- Requirement
What needs transcribing is the line with "Medical Pick Up Lines" and every line after it to the end of the records, exactly and alone, with no pictures.

- Entries supplied
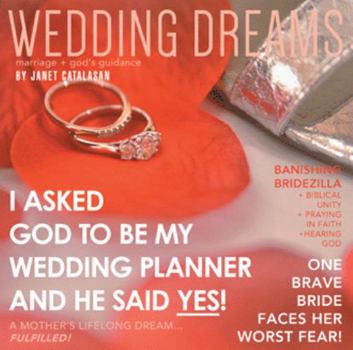 Wedding Dreams: I Asked God to Be My Wedding Planner and He Said Yes!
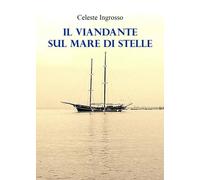 Il viandante sul mare di stelle di Celeste Ingrosso, 2023, Youcanprint
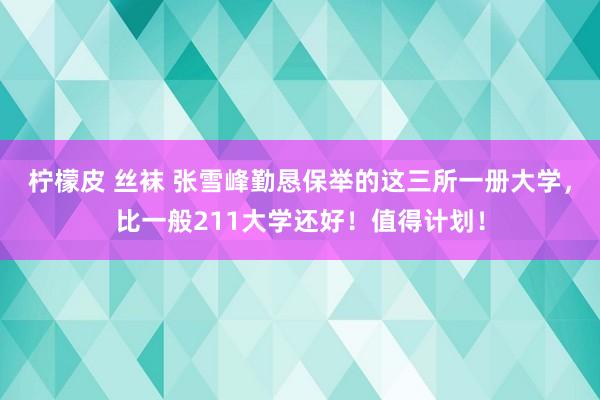 柠檬皮 丝袜 张雪峰勤恳保举的这三所一册大学，比一般211大学还好！值得计划！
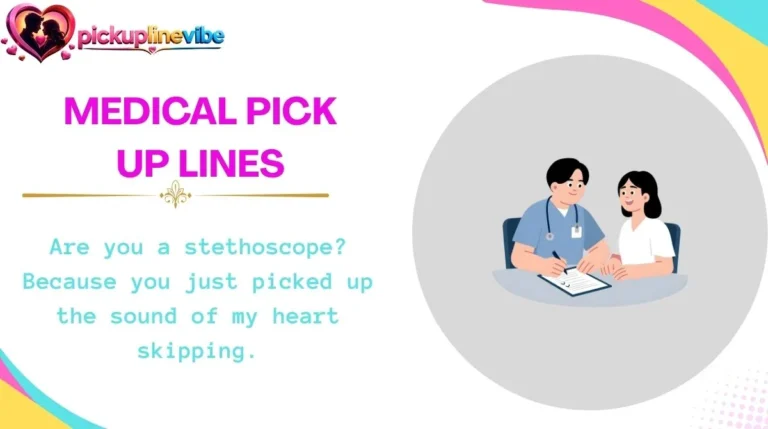 Medical Pick Up Lines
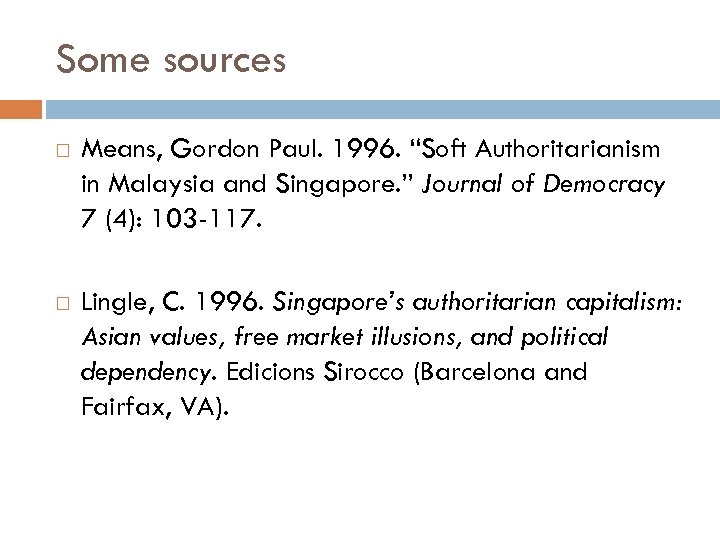 Some sources Means, Gordon Paul. 1996. “Soft Authoritarianism in Malaysia and Singapore. ” Journal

- Exercise answer
 Medical Pick Up Lines
 Some sources Means, Gordon Paul. 1996. “Soft Authoritarianism in Malaysia and Singapore. ” Journal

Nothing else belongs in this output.